Stored data entries
━━━━━━━━━━━━━━━━
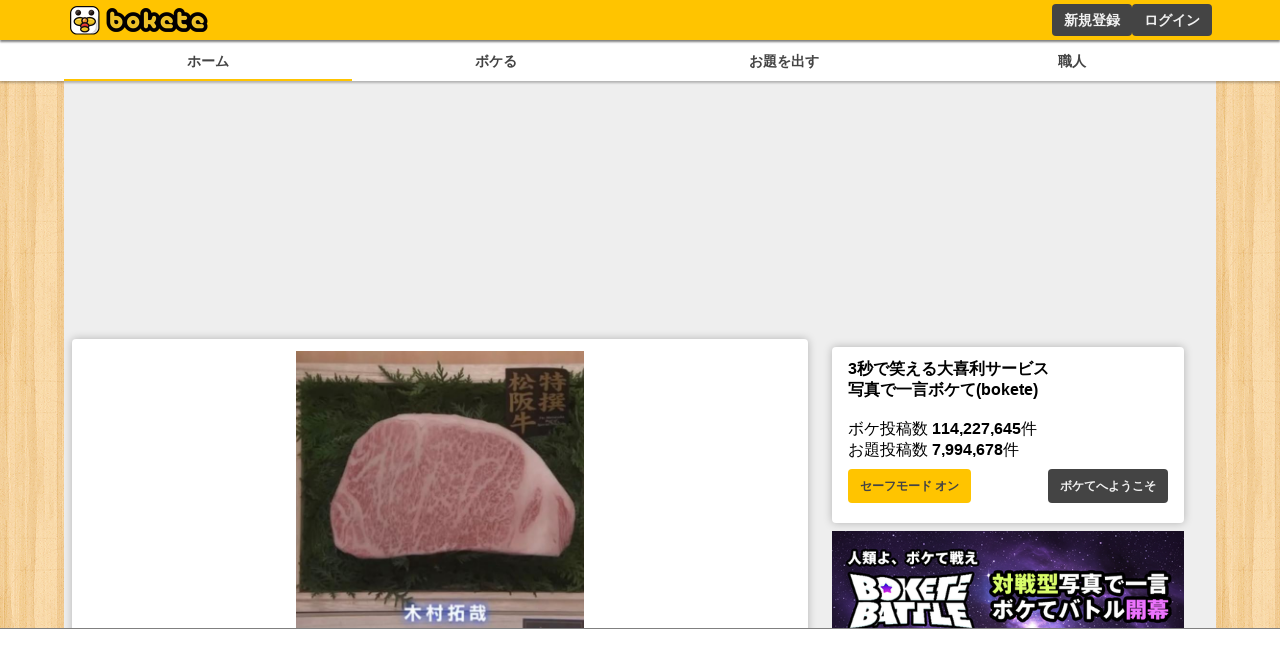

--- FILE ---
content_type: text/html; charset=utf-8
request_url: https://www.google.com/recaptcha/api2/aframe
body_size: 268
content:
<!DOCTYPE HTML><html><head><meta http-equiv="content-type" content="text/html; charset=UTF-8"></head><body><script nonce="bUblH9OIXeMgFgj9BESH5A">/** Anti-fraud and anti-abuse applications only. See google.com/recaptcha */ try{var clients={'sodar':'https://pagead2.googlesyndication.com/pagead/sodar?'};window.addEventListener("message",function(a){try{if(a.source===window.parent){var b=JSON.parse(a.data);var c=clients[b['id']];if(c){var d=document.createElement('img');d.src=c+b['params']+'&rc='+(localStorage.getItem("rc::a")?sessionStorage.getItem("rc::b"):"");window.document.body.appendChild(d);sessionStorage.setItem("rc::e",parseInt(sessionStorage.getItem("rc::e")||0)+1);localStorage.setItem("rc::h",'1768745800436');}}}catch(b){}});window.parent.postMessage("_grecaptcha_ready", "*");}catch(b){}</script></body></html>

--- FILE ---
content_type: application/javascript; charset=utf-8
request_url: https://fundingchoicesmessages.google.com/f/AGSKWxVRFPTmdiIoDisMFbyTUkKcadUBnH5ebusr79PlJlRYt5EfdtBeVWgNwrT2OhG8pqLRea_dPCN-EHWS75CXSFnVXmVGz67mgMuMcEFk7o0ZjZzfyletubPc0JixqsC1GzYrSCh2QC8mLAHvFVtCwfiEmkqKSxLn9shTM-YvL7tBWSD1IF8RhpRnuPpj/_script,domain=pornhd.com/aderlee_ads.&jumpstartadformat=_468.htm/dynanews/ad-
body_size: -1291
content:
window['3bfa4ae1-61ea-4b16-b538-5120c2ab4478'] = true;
━━━━━━━━━━━━━━━━
The number of lines in the data holding the string "recaptcha" is the whole answer.

2